# [Task prompt]
List every line of the material that contains the word "debris", copying each line in full.

+++ Data extract +++

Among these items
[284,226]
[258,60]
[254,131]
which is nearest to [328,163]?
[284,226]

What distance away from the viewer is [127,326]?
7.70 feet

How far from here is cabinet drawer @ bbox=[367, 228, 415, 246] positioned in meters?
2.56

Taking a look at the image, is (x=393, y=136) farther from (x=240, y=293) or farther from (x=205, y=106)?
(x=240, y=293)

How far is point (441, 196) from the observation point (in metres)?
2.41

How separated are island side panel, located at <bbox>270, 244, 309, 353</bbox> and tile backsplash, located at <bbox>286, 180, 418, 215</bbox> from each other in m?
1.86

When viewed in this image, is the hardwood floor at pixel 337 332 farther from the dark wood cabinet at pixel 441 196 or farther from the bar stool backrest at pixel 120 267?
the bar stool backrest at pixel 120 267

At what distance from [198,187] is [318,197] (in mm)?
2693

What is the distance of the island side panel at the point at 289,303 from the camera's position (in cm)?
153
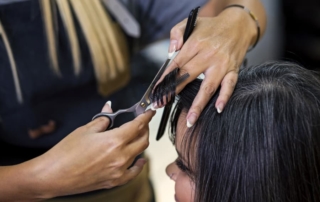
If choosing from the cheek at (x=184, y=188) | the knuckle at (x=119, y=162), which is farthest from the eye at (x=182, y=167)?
the knuckle at (x=119, y=162)

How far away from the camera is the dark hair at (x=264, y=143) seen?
2.23ft

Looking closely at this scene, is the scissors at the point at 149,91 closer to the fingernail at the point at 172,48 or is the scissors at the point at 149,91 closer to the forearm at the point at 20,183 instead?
the fingernail at the point at 172,48

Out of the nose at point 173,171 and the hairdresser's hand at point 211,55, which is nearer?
the hairdresser's hand at point 211,55

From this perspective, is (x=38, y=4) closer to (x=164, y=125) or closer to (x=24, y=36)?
(x=24, y=36)

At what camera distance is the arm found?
739 mm

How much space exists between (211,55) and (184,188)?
0.81 ft

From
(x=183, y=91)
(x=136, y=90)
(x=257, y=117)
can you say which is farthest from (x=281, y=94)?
(x=136, y=90)

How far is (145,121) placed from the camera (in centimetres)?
78

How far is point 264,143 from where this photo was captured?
2.23ft

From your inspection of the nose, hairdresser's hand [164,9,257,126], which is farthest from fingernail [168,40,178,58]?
the nose

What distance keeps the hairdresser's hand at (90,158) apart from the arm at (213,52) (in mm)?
105

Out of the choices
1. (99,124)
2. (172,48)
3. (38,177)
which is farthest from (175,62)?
(38,177)

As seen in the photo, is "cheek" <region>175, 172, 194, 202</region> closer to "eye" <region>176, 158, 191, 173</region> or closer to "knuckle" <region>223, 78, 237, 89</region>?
"eye" <region>176, 158, 191, 173</region>

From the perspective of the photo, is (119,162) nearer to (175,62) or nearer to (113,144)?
(113,144)
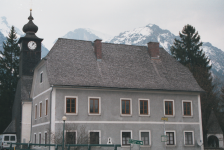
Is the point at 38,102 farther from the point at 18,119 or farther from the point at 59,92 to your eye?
the point at 18,119

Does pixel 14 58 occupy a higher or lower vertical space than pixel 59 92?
higher

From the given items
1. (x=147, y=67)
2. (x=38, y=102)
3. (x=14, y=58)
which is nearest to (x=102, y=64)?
(x=147, y=67)

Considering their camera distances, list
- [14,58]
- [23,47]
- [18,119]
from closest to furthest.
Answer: [18,119]
[23,47]
[14,58]

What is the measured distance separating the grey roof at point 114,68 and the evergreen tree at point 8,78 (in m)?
27.0

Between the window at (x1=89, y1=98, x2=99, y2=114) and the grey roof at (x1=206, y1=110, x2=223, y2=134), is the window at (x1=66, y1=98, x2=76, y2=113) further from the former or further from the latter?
the grey roof at (x1=206, y1=110, x2=223, y2=134)

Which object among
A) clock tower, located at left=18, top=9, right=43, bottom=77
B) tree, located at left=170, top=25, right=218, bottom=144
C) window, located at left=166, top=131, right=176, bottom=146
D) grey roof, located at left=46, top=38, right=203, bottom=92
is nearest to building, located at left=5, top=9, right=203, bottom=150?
grey roof, located at left=46, top=38, right=203, bottom=92

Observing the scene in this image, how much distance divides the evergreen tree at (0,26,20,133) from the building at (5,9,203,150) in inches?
844

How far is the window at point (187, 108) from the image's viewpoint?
120 feet

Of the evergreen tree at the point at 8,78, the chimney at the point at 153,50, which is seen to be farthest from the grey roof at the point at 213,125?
the evergreen tree at the point at 8,78

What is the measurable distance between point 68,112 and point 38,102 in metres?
7.25

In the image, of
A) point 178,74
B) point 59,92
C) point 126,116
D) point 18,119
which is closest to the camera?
point 59,92

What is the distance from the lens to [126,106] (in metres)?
34.2

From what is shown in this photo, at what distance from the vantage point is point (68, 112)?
31.7 metres

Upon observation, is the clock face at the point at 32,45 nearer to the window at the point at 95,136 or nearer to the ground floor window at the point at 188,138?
the window at the point at 95,136
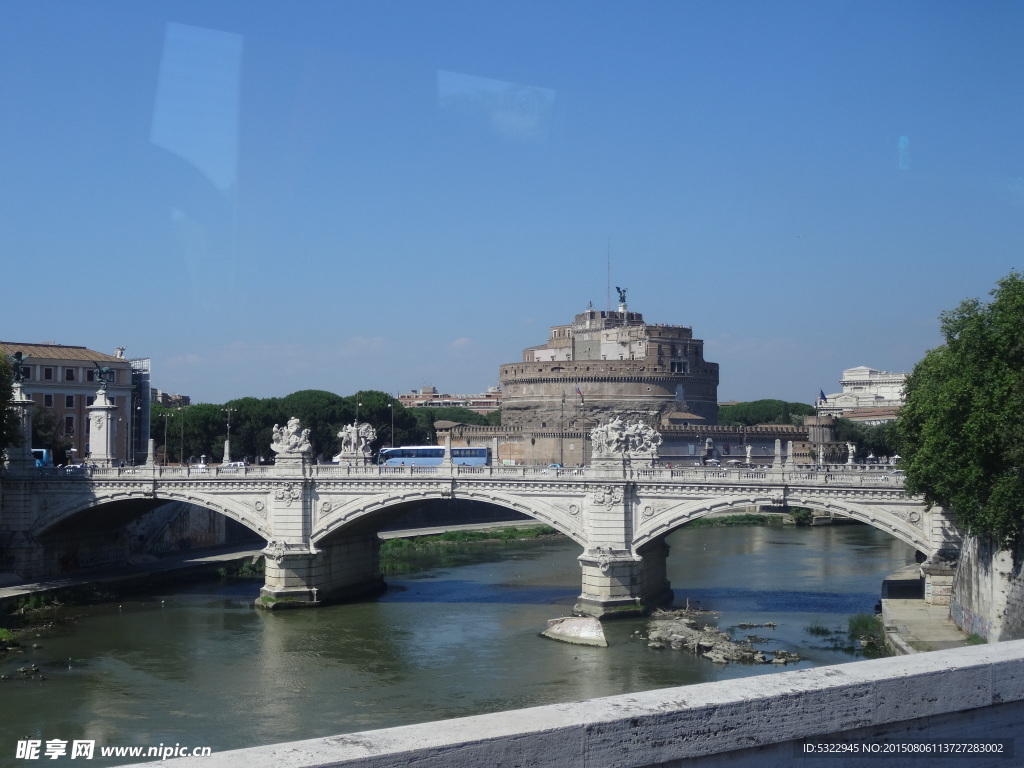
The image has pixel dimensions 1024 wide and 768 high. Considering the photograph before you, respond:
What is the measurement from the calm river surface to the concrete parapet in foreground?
1666cm

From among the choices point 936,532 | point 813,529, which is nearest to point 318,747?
point 936,532

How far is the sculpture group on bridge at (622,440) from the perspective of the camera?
32.6 m

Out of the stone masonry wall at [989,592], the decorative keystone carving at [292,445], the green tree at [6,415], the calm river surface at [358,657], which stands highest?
the green tree at [6,415]

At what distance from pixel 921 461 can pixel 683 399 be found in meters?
53.8

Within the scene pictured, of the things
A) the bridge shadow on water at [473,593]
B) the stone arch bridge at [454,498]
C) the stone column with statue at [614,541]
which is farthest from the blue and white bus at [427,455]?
the stone column with statue at [614,541]

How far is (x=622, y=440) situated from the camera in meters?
32.6

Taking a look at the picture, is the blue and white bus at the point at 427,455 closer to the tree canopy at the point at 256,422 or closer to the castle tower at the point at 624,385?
the tree canopy at the point at 256,422

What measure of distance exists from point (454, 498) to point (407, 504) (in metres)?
1.48

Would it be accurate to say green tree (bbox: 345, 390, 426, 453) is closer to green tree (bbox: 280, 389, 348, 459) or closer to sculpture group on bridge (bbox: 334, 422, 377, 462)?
green tree (bbox: 280, 389, 348, 459)

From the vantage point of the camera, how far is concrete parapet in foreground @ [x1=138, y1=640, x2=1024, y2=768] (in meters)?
4.20

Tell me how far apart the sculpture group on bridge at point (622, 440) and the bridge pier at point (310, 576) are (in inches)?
370

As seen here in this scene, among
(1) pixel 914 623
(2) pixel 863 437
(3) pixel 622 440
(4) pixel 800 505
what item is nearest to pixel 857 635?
(1) pixel 914 623

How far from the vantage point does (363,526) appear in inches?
1469

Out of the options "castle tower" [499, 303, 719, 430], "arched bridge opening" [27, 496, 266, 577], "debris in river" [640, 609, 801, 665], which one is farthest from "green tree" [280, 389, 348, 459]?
"debris in river" [640, 609, 801, 665]
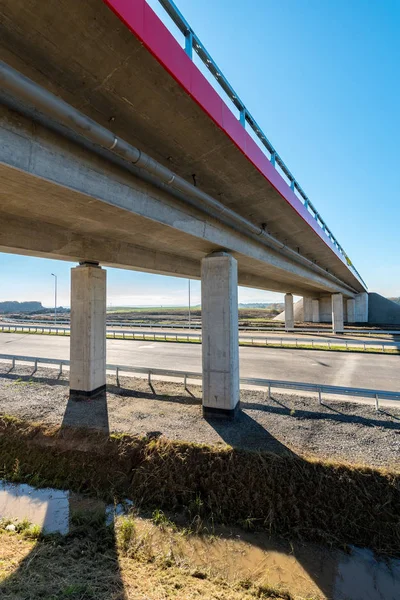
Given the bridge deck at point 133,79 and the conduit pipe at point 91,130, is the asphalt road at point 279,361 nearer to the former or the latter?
the conduit pipe at point 91,130

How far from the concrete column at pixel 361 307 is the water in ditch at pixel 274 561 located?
4988 cm

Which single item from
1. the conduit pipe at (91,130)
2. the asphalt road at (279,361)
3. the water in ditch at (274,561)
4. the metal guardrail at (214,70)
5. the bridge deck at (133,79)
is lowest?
the water in ditch at (274,561)

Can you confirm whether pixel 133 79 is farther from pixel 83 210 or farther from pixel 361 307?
pixel 361 307

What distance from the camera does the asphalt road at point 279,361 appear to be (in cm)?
1303

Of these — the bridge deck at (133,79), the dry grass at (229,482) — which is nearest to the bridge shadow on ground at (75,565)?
the dry grass at (229,482)

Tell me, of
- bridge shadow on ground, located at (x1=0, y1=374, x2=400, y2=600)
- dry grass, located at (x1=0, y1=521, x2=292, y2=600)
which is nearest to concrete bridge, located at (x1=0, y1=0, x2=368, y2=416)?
bridge shadow on ground, located at (x1=0, y1=374, x2=400, y2=600)

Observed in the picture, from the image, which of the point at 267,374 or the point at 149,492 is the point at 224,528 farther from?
the point at 267,374

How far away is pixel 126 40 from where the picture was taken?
3193 mm

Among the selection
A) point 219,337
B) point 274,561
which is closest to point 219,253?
point 219,337

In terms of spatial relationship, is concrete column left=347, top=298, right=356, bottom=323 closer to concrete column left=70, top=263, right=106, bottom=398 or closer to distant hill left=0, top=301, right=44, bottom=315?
concrete column left=70, top=263, right=106, bottom=398

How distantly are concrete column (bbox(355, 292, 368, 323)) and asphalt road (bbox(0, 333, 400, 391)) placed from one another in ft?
111

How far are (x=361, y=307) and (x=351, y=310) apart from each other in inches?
63.1

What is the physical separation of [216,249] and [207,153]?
3.89m

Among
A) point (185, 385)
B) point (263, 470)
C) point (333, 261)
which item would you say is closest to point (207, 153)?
point (263, 470)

+++

# [Response to the task]
Out of the options "castle tower" [499, 303, 719, 430], "arched bridge opening" [27, 496, 266, 577], "debris in river" [640, 609, 801, 665], which one is farthest from "green tree" [280, 389, 348, 459]?
"debris in river" [640, 609, 801, 665]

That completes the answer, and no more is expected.